Security Audit vs Operation Audit?

Philip_Colmer · June 7, 2024, 10:19am

The pricing page says that the Freemium option, during Beta Period Only, comprises up to 25 full security audits & scans per month, and up to 100 operation audits & scans per month.

The VS Code extension only seems to provide the full security audit, and editing a file to try and fix issues very quickly results in line number disparities (i.e. where an error was identified has now moved and it can be tricky to find it again).

The solution to the line number disparities is to, of course, run another scan … but 25 full security audit scans gets used up very quickly that way.

I’m not try to abuse the freemium model … but I’m not sure if we at yet in a position to justify the Teams model or higher.

Is there a way to trigger an operation audit from VS Code, or to run something locally?

Anthony · June 7, 2024, 11:21am

@Philip_Colmer
Yes certainly the VSCode extension supports running Audit on individual operations.

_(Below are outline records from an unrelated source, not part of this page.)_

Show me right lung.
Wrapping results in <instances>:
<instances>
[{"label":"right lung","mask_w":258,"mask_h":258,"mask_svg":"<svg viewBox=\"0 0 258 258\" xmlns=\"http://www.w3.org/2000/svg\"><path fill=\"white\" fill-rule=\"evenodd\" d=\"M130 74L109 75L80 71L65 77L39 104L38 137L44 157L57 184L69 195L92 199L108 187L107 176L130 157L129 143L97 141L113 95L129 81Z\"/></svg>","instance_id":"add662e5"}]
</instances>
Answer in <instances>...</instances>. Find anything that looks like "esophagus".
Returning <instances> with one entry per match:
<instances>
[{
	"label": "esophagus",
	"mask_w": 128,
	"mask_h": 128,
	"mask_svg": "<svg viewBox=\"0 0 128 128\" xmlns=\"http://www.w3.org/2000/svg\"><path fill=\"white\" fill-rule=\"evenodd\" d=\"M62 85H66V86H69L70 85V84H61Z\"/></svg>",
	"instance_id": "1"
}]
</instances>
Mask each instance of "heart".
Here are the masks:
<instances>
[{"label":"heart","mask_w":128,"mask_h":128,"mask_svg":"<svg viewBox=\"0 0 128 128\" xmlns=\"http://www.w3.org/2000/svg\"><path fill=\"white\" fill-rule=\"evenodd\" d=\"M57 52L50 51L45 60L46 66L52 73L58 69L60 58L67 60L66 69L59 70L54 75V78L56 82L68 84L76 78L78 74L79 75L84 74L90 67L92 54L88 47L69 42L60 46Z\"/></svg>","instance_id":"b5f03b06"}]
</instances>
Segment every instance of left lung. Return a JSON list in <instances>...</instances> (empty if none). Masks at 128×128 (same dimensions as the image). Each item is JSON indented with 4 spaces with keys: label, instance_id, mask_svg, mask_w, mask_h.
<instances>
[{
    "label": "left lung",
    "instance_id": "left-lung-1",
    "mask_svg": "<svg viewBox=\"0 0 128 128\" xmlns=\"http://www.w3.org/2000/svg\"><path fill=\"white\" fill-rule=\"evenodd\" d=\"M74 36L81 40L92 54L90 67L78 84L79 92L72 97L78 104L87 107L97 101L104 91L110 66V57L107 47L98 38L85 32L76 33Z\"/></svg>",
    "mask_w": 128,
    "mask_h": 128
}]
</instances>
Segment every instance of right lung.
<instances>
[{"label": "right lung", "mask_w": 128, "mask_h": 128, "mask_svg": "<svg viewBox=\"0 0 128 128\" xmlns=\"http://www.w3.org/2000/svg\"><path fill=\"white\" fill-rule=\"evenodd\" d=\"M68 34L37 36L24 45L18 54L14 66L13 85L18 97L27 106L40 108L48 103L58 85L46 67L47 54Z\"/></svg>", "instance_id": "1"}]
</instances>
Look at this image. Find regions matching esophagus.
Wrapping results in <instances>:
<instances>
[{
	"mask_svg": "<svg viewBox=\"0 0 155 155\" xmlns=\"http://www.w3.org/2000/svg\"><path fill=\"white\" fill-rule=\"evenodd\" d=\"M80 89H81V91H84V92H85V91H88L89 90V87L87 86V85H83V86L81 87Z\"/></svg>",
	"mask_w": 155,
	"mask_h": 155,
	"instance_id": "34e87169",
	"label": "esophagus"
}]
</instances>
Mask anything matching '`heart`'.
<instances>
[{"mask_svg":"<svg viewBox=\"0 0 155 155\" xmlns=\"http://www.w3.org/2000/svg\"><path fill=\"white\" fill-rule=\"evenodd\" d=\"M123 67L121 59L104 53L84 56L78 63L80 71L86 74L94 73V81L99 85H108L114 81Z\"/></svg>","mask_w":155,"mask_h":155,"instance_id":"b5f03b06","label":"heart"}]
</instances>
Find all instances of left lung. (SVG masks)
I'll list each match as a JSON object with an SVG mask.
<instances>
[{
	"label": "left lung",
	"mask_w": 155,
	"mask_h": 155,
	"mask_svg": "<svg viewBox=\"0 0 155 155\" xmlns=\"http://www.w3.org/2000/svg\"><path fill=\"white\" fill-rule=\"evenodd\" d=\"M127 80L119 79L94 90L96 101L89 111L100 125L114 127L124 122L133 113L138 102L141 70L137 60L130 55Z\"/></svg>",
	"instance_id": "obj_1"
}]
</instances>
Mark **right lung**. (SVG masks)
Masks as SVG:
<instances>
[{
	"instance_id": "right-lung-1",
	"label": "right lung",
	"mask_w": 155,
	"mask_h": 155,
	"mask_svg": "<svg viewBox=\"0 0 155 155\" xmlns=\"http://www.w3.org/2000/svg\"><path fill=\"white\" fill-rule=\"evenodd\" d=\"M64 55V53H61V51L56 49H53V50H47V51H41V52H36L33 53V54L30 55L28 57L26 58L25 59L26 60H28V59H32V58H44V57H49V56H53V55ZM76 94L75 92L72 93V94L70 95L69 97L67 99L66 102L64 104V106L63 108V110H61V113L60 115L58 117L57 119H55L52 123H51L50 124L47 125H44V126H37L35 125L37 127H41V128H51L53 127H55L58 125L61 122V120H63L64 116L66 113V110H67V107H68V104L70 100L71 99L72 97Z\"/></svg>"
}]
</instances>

If you’re setup correctly, you should see the code lens for Audit (and Scan) directly in the OpenAPI file under each operation:

Philip_Colmer · June 10, 2024, 7:43am

Ah … so you can’t Audit the whole file, just individual operations? (Just double-checking for clarification).

Anthony · June 10, 2024, 9:29am

You can also run Audit on the whole file (“full security audits”).

Use either the Code Lens at the very top of the OpenAPI file, or the purple ‘42C’ button on the top right (by default).